» WORK TASK:
The required answer is an exact copy of every entry underneath.

Records from a collection:
• • • • • • •
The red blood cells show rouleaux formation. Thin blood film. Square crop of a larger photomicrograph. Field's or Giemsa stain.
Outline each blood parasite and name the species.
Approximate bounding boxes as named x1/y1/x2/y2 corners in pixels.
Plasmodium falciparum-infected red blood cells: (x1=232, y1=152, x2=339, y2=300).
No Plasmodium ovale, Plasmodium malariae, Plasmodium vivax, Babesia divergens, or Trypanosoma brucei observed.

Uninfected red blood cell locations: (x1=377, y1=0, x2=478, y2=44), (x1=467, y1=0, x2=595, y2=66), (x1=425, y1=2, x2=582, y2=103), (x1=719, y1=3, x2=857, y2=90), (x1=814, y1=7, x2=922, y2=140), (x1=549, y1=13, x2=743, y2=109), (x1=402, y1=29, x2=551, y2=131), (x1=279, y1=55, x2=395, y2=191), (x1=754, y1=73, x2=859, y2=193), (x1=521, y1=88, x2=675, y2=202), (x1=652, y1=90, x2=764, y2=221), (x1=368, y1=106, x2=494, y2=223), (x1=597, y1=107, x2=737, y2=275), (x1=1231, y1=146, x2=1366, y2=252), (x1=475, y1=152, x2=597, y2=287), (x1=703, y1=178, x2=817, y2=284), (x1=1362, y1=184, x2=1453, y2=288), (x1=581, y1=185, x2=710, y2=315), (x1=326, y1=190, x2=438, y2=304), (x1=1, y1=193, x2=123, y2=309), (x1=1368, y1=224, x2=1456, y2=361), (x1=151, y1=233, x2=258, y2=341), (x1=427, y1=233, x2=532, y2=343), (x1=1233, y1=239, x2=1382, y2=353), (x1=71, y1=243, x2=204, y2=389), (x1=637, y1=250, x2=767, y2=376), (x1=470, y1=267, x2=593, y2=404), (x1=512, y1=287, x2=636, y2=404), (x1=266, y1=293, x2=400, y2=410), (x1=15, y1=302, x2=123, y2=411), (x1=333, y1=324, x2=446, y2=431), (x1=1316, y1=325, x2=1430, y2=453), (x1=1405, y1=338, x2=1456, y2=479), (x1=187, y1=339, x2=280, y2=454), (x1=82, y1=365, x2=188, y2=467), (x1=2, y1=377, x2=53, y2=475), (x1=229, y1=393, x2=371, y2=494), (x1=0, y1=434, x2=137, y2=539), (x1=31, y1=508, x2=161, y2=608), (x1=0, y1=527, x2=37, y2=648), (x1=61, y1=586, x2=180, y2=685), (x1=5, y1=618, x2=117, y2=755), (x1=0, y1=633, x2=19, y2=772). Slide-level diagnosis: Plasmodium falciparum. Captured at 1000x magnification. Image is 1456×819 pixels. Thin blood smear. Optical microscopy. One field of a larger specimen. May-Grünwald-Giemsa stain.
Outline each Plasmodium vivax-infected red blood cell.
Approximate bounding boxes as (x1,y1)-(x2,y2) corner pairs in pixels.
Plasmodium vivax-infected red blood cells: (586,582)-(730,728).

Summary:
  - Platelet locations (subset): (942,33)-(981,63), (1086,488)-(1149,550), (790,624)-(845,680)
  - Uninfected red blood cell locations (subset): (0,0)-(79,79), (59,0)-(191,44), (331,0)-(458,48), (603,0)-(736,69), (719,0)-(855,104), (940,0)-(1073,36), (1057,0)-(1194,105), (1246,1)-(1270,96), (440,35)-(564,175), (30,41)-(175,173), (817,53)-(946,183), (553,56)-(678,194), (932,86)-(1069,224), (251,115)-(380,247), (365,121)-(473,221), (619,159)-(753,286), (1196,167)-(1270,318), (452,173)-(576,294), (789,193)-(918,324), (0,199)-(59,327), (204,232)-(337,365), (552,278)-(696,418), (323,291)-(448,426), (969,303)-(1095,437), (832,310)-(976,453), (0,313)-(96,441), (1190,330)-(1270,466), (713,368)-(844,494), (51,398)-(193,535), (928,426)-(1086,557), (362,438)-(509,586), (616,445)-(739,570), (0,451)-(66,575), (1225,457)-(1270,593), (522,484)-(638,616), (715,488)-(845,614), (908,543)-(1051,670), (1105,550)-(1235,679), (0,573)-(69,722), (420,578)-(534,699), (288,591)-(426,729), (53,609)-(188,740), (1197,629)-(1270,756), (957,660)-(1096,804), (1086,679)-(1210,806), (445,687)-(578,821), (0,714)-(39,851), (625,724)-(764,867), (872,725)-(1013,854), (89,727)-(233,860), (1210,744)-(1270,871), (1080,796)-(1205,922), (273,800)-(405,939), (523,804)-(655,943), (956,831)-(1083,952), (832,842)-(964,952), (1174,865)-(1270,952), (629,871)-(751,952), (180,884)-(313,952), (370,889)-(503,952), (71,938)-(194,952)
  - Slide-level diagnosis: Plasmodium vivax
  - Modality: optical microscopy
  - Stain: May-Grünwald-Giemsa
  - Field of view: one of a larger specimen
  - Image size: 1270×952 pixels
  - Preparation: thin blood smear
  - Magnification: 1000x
• • • • • • •
» RESPONSE:
The red blood cells show rouleaux formation. Thin blood film. Square crop of a larger photomicrograph. Field's or Giemsa stain.
Outline each blood parasite and name the species.
Approximate bounding boxes as named x1/y1/x2/y2 corners in pixels.
Plasmodium falciparum-infected red blood cells: (x1=232, y1=152, x2=339, y2=300).
No Plasmodium ovale, Plasmodium malariae, Plasmodium vivax, Babesia divergens, or Trypanosoma brucei observed.

Uninfected red blood cell locations: (x1=377, y1=0, x2=478, y2=44), (x1=467, y1=0, x2=595, y2=66), (x1=425, y1=2, x2=582, y2=103), (x1=719, y1=3, x2=857, y2=90), (x1=814, y1=7, x2=922, y2=140), (x1=549, y1=13, x2=743, y2=109), (x1=402, y1=29, x2=551, y2=131), (x1=279, y1=55, x2=395, y2=191), (x1=754, y1=73, x2=859, y2=193), (x1=521, y1=88, x2=675, y2=202), (x1=652, y1=90, x2=764, y2=221), (x1=368, y1=106, x2=494, y2=223), (x1=597, y1=107, x2=737, y2=275), (x1=1231, y1=146, x2=1366, y2=252), (x1=475, y1=152, x2=597, y2=287), (x1=703, y1=178, x2=817, y2=284), (x1=1362, y1=184, x2=1453, y2=288), (x1=581, y1=185, x2=710, y2=315), (x1=326, y1=190, x2=438, y2=304), (x1=1, y1=193, x2=123, y2=309), (x1=1368, y1=224, x2=1456, y2=361), (x1=151, y1=233, x2=258, y2=341), (x1=427, y1=233, x2=532, y2=343), (x1=1233, y1=239, x2=1382, y2=353), (x1=71, y1=243, x2=204, y2=389), (x1=637, y1=250, x2=767, y2=376), (x1=470, y1=267, x2=593, y2=404), (x1=512, y1=287, x2=636, y2=404), (x1=266, y1=293, x2=400, y2=410), (x1=15, y1=302, x2=123, y2=411), (x1=333, y1=324, x2=446, y2=431), (x1=1316, y1=325, x2=1430, y2=453), (x1=1405, y1=338, x2=1456, y2=479), (x1=187, y1=339, x2=280, y2=454), (x1=82, y1=365, x2=188, y2=467), (x1=2, y1=377, x2=53, y2=475), (x1=229, y1=393, x2=371, y2=494), (x1=0, y1=434, x2=137, y2=539), (x1=31, y1=508, x2=161, y2=608), (x1=0, y1=527, x2=37, y2=648), (x1=61, y1=586, x2=180, y2=685), (x1=5, y1=618, x2=117, y2=755), (x1=0, y1=633, x2=19, y2=772). Slide-level diagnosis: Plasmodium falciparum. Captured at 1000x magnification. Image is 1456×819 pixels. Thin blood smear. Optical microscopy. One field of a larger specimen. May-Grünwald-Giemsa stain.
Outline each Plasmodium vivax-infected red blood cell.
Approximate bounding boxes as (x1,y1)-(x2,y2) corner pairs in pixels.
Plasmodium vivax-infected red blood cells: (586,582)-(730,728).

Summary:
  - Platelet locations (subset): (942,33)-(981,63), (1086,488)-(1149,550), (790,624)-(845,680)
  - Uninfected red blood cell locations (subset): (0,0)-(79,79), (59,0)-(191,44), (331,0)-(458,48), (603,0)-(736,69), (719,0)-(855,104), (940,0)-(1073,36), (1057,0)-(1194,105), (1246,1)-(1270,96), (440,35)-(564,175), (30,41)-(175,173), (817,53)-(946,183), (553,56)-(678,194), (932,86)-(1069,224), (251,115)-(380,247), (365,121)-(473,221), (619,159)-(753,286), (1196,167)-(1270,318), (452,173)-(576,294), (789,193)-(918,324), (0,199)-(59,327), (204,232)-(337,365), (552,278)-(696,418), (323,291)-(448,426), (969,303)-(1095,437), (832,310)-(976,453), (0,313)-(96,441), (1190,330)-(1270,466), (713,368)-(844,494), (51,398)-(193,535), (928,426)-(1086,557), (362,438)-(509,586), (616,445)-(739,570), (0,451)-(66,575), (1225,457)-(1270,593), (522,484)-(638,616), (715,488)-(845,614), (908,543)-(1051,670), (1105,550)-(1235,679), (0,573)-(69,722), (420,578)-(534,699), (288,591)-(426,729), (53,609)-(188,740), (1197,629)-(1270,756), (957,660)-(1096,804), (1086,679)-(1210,806), (445,687)-(578,821), (0,714)-(39,851), (625,724)-(764,867), (872,725)-(1013,854), (89,727)-(233,860), (1210,744)-(1270,871), (1080,796)-(1205,922), (273,800)-(405,939), (523,804)-(655,943), (956,831)-(1083,952), (832,842)-(964,952), (1174,865)-(1270,952), (629,871)-(751,952), (180,884)-(313,952), (370,889)-(503,952), (71,938)-(194,952)
  - Slide-level diagnosis: Plasmodium vivax
  - Modality: optical microscopy
  - Stain: May-Grünwald-Giemsa
  - Field of view: one of a larger specimen
  - Image size: 1270×952 pixels
  - Preparation: thin blood smear
  - Magnification: 1000x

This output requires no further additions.